HSBC plans to step up India mortgage lending

HSBC will step up mortgage lending in India after keeping to the sidelines for the past 18 months, and plans a cautious resumption of growth in consumer finance after unsecured loans soured across the industry, the global bank's country chief executive said.

Stuart Davis, who was appointed to his new position in April after heading the London-based lender's Australian operations, said the bank was seeing signs of increased loan demand in India, although the basis for that demand remains unclear.

"Is it simply the result of restocking and a catch-up for investment that hasn't been done over the last 6 to 12 months, or is it part of increased economic activity?" he said on Friday.

"My personal view is here in India it's both. Perhaps in the rest of the world it's not so clear," he said in an interview in the firm's country headquarters in South Mumbai.

India is seeing a resurgence in industrial activity and consumer demand after economic growth slowed last year to 6.7 percent following three straight years of at least 9 percent.

But bank loan growth is averaging just above 15 percent compared with 27 percent in late 2008 and 30 percent in the year through March 2008, after companies hit by the global financial crisis slowed expansion and banks curbed retail lending to rein in bad debts.

RETURN TO MORTGAGES

Indian home buyers are returning to the market after more than a year of subdued activity, lured by a 25-40 percent drop in prices. Demand has also been spurred by smaller projects that have raised affordability.

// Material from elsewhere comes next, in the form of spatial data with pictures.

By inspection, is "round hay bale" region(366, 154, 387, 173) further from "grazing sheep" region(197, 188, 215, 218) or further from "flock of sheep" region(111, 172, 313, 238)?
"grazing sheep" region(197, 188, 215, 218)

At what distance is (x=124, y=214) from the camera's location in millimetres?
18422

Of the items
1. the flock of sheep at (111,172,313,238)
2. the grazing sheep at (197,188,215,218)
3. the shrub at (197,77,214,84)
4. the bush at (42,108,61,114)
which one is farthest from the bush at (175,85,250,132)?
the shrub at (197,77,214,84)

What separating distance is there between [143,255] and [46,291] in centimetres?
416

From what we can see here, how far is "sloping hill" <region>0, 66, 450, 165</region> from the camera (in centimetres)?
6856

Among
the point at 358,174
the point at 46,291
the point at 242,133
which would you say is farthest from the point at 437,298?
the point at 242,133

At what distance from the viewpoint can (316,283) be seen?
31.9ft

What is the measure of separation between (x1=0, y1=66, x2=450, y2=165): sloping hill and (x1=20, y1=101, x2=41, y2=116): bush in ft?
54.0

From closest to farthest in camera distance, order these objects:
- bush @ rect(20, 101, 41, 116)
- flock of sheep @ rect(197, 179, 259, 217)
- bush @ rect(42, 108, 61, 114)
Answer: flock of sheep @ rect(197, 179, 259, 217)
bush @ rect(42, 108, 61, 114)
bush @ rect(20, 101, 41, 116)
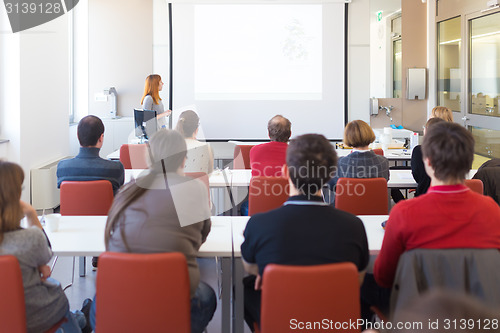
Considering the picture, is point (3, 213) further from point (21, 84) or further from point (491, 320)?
point (21, 84)

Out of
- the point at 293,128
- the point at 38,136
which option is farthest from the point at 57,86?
the point at 293,128

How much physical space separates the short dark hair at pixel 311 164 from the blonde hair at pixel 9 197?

Davis said HSBC is looking to rebuild its mortgage portfolio in India.

"We're keen to not only get back to our previous levels but expand that quite strongly," said Davis, who began his career with the bank in 1981 in its investment banking arm in Australia.

Of HSBC's $5.2 billion India loan portfolio at the end of June, $997 million was in residential property, a 27 percent drop from a year earlier. Overall lending in the country was down 31 percent from a year earlier as HSBC shrank its global loan book.

"The property market is more balanced, the supply and demand equation and the affordability is much more balanced than what it was two years ago, when on the back of the boom conditions prices of property went ahead of themselves," Davis said.

CONSUMER PAIN

HSBC's India business saw a 46 percent drop in net profit for the first half of 2009 to $201 million, as losses on retail lending more than doubled to $124 million.

Banks in India slashed unsecured consumer lending after personal loans and credit card dues turned bad. HSBC discontinued consumer finance loan origination in India towards the end of last year.

ICICI Bank, India's No.2 lender and once the most aggressive bank in the segment, has almost stopped unsecured lending and is cutting the size of its retail portfolio.

"Certainly, like everyone else we've felt a bit of pain on the unsecured retail asset side, and we're just working our way through that," Davis said.

"We think we're over the hump and so we will be at some time looking to cautiously grow our portfolio again," he said.

He said HSBC would build consumer lending through its branch network, including its InvestDirect brokerage, and would only use direct sales agents sparingly if at all.

"Our focus will be more on sustainable growth rather than the fast growth which you have when you start an initiative like cards or personal loans," he said.